Why not start this site off with a bang, and head straight into one of my most vulnerable moments. I don’t seem to remember a lot of high school in detail, mainly due to suffering from debilitating mental illness. The timeline is REAL fuzzy. As such, I can’t give you a date for when this happened, but I assume this was around Year 10.
I don’t know why, but I guess I had come to the decision that I wanted to kill myself. My illness had this funny way of controlling me, placing directives within my brain without the lines of rational reasoning that usually follow (if that makes any sense). So I was killing myself, but never once did I comprehend what I was doing or why. My head was empty, which in reflection is pretty scary to think about. Once this ‘goal’ has been planted within my head, it was all I could think about. Maybe two years earlier, I had placed a box of ibuprofen in a secret place. Due to the accessibility, I decided to use those pills to end my life. I did run into a problem, my throat would get tired after swallowing 9 or so pills at a time. Over the course of 2-3 days, I sat on my bathroom floor and tried to get as many pills in before I started to retch.

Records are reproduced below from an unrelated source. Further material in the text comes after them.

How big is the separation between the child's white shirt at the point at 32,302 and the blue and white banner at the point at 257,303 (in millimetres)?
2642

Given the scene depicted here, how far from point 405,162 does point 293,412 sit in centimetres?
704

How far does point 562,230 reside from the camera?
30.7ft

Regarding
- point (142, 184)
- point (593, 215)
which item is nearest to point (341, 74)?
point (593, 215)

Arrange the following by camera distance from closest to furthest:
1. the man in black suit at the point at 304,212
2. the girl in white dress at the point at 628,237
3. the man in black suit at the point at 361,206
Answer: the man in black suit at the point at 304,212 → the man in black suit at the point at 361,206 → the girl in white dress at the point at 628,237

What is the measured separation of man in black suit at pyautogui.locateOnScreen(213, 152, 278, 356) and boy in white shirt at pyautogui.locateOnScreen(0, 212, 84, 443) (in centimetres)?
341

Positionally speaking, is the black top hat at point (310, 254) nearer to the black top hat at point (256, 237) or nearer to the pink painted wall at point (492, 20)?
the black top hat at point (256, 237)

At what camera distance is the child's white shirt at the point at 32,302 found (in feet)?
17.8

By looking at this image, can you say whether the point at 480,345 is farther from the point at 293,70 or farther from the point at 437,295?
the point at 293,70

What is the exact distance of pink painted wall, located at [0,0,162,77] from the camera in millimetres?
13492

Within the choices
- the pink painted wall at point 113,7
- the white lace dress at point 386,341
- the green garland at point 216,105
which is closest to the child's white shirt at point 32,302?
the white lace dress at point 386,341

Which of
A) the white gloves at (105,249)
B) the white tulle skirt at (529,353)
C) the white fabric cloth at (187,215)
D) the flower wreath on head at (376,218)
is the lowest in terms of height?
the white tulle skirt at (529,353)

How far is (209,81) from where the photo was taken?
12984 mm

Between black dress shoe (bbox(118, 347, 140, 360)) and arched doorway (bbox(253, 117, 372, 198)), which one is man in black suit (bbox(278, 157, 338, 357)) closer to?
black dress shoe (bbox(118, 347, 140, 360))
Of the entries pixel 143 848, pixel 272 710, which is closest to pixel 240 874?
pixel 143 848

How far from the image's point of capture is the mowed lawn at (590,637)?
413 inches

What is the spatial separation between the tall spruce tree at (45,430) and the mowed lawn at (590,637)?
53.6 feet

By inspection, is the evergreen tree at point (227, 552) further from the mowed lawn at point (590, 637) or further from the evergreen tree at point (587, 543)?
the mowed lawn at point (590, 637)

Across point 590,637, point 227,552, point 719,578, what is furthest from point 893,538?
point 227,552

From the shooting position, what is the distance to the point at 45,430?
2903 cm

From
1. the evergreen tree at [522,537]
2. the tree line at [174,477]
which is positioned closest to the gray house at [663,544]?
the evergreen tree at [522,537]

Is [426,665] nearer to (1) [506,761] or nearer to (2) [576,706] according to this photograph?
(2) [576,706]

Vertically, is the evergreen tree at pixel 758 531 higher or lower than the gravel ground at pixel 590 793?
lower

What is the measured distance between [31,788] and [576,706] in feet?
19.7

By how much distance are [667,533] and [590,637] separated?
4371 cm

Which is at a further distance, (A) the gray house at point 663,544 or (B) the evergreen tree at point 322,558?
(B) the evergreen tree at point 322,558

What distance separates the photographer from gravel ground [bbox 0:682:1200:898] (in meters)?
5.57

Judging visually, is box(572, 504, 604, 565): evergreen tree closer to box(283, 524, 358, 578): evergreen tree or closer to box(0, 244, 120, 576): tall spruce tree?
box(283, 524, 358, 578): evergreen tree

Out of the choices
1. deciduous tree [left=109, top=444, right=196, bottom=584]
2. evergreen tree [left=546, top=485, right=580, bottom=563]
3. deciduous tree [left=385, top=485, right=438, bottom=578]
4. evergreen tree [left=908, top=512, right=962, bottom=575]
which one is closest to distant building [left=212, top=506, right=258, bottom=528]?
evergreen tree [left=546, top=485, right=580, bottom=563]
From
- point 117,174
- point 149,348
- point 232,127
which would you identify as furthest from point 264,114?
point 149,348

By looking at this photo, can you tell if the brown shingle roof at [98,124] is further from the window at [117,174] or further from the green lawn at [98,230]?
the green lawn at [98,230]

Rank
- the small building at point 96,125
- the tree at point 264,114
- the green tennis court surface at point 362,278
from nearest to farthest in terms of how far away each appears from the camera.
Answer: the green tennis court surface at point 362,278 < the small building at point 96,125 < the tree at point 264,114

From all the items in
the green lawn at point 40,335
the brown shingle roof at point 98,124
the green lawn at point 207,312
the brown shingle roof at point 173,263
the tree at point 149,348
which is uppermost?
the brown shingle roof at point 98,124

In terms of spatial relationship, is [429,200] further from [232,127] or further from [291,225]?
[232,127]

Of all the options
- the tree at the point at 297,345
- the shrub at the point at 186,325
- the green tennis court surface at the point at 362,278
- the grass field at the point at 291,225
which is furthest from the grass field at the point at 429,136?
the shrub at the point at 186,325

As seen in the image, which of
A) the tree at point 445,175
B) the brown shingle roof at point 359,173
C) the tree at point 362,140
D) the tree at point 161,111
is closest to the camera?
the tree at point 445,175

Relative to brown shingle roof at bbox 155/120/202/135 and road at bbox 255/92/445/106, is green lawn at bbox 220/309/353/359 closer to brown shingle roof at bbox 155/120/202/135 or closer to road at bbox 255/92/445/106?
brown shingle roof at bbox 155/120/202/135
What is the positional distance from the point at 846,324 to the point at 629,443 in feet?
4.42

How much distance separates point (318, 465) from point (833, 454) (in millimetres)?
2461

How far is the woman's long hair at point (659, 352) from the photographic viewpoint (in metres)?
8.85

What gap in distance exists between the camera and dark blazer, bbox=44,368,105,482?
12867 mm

I don’t remember where my parents were, or what they were even thinking. I was so engulfed within the throes of my illness that I had become isolated from the entire world around me.
I didn’t really notice anything at first, but I think I started experiencing symptoms the day after. I remember sitting in my high school math class, with this radiating pain in my upper abdomen. As of now (with my basic medical student knowledge), I have a hunch that I was maybe experiencing hepatitis or pancreatitis. It was a pain unlike any I had ever felt before, insidious and … frightful in nature. It came in waves. I told nobody about it. What a STUPID move, because I could have died so easily. Fortunately, these pains subsided and I survived. To be honest, I never really thought about it after either.
If I could diagnose myself, I think I was experiencing symptoms of some sort of psychosis. As I said, I felt controlled by some external force. I don’ t think I wanted to die necessarily, I was compelled to complete this ritual with no comprehension of the reality of the ending.
For a while after, I had trouble swallowing pills. This is quite standard for people who attempt suicide this way.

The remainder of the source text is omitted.